Thank you, doing some more testing and there is a slight difference in plus V minus SSS direction, after dinner I post the results.
They are .mdl materials. Maybe someone knows how to convert them to .duf.
Drag the MDL file into your Shader Mixer pane to open it. There's a moment while it compiles so be patient.
EDIT: Tried a couple of the gemstone shaders and DS is just treating them like they're a weird black rubber/glass hybrid material.
EDIT (EDIT EDIT): Never mind that, it was a scale issue. Only looks right on very small objects.
So studied SickleYield's info on lighting. Not sure but I think I'll have to go back over the skin settings now. Looks a bit saturated and a bit more tan that I really wanted but this is using ONE mesh light. The settings are at the bottom of the image. The top settings are from the Render Settings> Tone Mapping
I gather that your creating a mesh light rather than using a photometric light. I don't really get the logic in that and since it is so much easier to work with the photometrics and I honestly think they are faster than emissive lighting in most cases but all of that could be me. At any rate what color did you set the light up as and did you start with the Iray uber emissive preset because something is seriously off with it currently.
Hi,
The Emmision color is pure white (1.00 - 1.00 - 1.00)
OK.... studied a bit more. Found that the Emission Temperature plays into how much red plays into the skin tones. So new render found a sweet spot with the three settings.

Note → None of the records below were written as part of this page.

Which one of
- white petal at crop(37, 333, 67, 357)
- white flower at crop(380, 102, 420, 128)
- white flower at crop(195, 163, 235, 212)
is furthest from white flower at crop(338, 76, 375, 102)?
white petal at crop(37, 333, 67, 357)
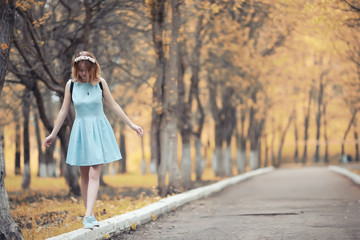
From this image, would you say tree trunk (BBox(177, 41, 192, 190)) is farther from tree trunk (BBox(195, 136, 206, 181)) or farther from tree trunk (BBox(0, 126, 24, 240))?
tree trunk (BBox(0, 126, 24, 240))

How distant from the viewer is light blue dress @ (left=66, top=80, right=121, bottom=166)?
689cm

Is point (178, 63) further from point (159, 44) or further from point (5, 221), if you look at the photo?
point (5, 221)

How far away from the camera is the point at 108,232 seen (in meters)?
7.66

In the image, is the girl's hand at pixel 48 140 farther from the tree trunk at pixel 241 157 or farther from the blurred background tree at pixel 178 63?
Result: the tree trunk at pixel 241 157

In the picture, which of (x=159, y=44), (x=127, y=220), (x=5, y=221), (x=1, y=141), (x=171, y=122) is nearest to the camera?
(x=5, y=221)

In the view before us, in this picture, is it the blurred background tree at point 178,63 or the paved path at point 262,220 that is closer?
the paved path at point 262,220

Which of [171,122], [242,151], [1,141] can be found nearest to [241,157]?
[242,151]

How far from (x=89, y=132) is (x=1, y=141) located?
0.99m

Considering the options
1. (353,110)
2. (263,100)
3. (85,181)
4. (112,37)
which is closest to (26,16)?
(112,37)

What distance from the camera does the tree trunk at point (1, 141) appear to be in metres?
6.32

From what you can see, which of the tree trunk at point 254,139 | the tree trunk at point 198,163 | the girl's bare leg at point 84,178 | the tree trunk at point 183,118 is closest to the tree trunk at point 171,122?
the tree trunk at point 183,118

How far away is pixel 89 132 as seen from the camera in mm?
6871

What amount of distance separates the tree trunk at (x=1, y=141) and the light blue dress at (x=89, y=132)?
81 cm

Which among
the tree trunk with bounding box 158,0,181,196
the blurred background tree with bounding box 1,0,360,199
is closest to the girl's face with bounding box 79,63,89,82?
the blurred background tree with bounding box 1,0,360,199
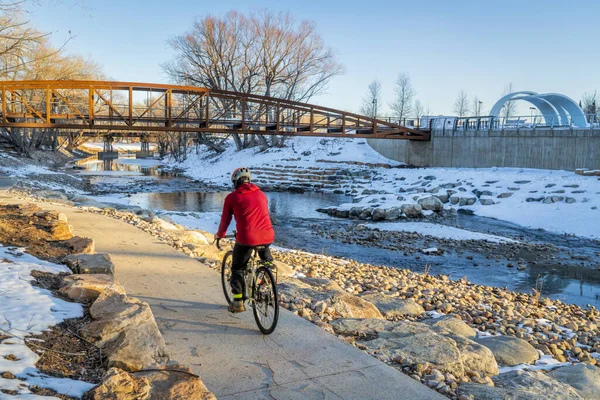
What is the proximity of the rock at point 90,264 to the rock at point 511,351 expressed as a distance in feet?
16.4

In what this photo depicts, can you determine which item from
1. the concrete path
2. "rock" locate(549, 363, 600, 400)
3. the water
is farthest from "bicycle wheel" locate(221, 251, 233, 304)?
the water

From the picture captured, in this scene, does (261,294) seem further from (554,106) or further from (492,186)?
(554,106)

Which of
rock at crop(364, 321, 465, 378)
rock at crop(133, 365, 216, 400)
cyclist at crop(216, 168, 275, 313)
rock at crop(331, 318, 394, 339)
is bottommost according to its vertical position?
rock at crop(331, 318, 394, 339)

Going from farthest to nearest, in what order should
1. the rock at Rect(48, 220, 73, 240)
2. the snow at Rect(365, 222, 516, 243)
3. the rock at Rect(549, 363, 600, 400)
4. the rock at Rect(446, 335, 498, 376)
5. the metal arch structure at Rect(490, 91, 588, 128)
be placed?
the metal arch structure at Rect(490, 91, 588, 128) → the snow at Rect(365, 222, 516, 243) → the rock at Rect(48, 220, 73, 240) → the rock at Rect(446, 335, 498, 376) → the rock at Rect(549, 363, 600, 400)

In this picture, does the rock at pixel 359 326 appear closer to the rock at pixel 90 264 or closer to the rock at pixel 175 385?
the rock at pixel 175 385

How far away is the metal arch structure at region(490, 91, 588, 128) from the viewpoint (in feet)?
112

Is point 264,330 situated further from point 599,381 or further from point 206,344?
point 599,381

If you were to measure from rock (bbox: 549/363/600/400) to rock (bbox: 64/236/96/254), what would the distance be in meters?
6.72

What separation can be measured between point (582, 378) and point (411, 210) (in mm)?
19105

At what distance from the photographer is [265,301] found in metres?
5.48

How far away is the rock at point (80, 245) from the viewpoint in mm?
8094

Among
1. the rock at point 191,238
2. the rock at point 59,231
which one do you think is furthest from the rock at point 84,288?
the rock at point 191,238

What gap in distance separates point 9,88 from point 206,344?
97.3ft

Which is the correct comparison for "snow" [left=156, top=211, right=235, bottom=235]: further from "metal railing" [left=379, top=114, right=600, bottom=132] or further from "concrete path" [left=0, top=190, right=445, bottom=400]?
"metal railing" [left=379, top=114, right=600, bottom=132]
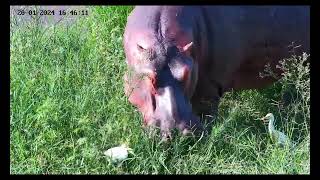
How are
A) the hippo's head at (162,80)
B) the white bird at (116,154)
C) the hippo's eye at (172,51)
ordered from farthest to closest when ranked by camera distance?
the hippo's eye at (172,51) → the hippo's head at (162,80) → the white bird at (116,154)

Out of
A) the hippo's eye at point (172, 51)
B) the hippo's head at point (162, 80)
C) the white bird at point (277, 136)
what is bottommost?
the white bird at point (277, 136)

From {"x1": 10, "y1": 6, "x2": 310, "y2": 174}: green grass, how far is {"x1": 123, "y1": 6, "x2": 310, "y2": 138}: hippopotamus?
0.46ft

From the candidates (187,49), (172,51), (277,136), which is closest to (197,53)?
(187,49)

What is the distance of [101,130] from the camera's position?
3.64m

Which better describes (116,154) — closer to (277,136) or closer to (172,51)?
(172,51)

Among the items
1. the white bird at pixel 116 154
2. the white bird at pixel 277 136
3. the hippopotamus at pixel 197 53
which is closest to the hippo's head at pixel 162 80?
the hippopotamus at pixel 197 53

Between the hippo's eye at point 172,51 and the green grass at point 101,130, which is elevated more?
the hippo's eye at point 172,51

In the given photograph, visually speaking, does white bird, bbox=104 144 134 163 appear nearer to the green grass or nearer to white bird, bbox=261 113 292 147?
the green grass

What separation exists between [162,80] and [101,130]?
21.0 inches

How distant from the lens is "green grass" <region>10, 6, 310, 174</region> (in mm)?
3643

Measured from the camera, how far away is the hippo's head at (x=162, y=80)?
12.1 feet

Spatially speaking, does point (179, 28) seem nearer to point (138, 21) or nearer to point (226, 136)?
point (138, 21)

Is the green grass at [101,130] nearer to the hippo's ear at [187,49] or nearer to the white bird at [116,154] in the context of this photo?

As you can see though, under the settings box I inserted into the image there is that strange lightness but this time it came out as a weird box shape so wondering if the lighting is playing tricks along with the bad code in 4.8 around this issue. I really hope this is cleared up with 4.9. I've tried changing quite a few, if not all of the settings for the skin and lights and can't seem to figure out how to make that weird bit go away with out sacrificing the quality of the skin settings or the lighting!
The setting for the light temperature at 1940 is red. Temperatures below 5500 are in the red end of the spectrum and above are in the blue end.